Rokhshad et al. [20] conducted a study wherein they directed 30 true-false questions to pediatric dentists, general dentists, dental students, and different chatbots GPT-3.5. Accordingly, pediatric dentists seem to generate significantly more accurate answers than other clinicians and chatbots. The success of the groups in answering questions were as follows; pediatric dentists, general dentists, chatbots, and students. Among the other chatbots, ChatGPT-3.5 generated more acceptable consistency [20].

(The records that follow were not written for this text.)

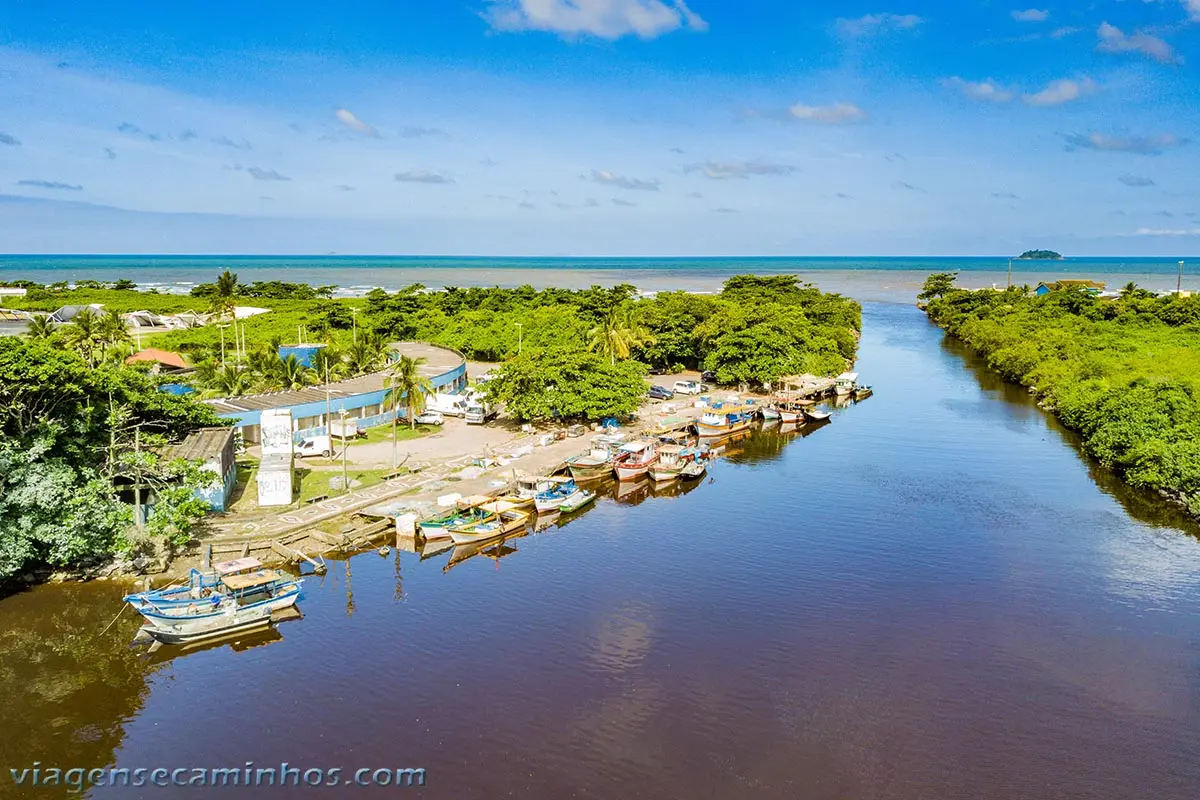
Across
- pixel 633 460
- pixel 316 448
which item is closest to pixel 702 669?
pixel 633 460

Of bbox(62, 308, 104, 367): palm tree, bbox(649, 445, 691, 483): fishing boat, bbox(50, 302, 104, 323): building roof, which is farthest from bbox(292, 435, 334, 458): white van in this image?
bbox(50, 302, 104, 323): building roof

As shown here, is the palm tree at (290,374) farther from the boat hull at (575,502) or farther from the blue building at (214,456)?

Ahmed et al. [21] have also assessed the quality of dental caries-related multiple-choice questions generated by ChatGPT and Bard. Accordingly, they concluded that these tools could generate questions related to dental caries at the cognitive level of knowledge. Bard displayed a higher cognitive level and generated more absolute terms in the related subject [21].
In another previous similar study, Abu Arqub al. [22] assessed the accuracy of the answers provided by ChatGPT on the subject of orthodontic clear aligners. Accordingly, they reported that the answers to the queries were objectively true with a ratio of 58% and false with a ratio of 15%. They conclude that the overall accuracy of the answers was suboptimal, and the software has a limited ability to offer correct and up-to-date information regarding the searched subject. They also are warned of the false claims that were provided by the tools [22]. Haita et al. [23] have analysed the clinical scenarios of interceptive orthodontics, accordingly 21 open-ended questions comprising various clinical cases were directed to ChatGPT. Although the tool has presented a good ability to generate answers to difficult clinical cases, they proposed that ChatGPT still cannot be identified as sophisticated, and the tool is not intellectual enough to replace the mind of a human being [23]. Giannakopoulos et al. [24] examined the performance of LLM models in answering clinically relevant questions in different disciplines of dentistry. Accordingly, the outcomes revealed that all language models revealed that although ChatGPT-4 is more successful than ChatGPT-3.5, all chatbots seem to be exhibiting inaccuracies and outdated content. The answers were lack of reference sources and irrelevant information was also detected [24]. The outcomes of these studies were contradicted to the outcomes of the current study. However, this inconsistency might be related to the variations in the assessment tools recruited in the current study.
Since the use of space maintainers, the types, indications, and the clinical applications consist of limited information, it was not possible to verify the asked questions. The questions were directed to the assessed chatbots only one time and the consistency of the answers provided by the same tool in various times was not able to be assessed. The answers of different chatbots except ChatGPT were not studied within the project. These issues can be listed as the limitations of the current study. Conducting a further study eliminating these limitations can be a useful attempt before declaring a committal regarding recruiting AI-based chatbots as supervisor on heath related subjects specific to pediatric space maintainers.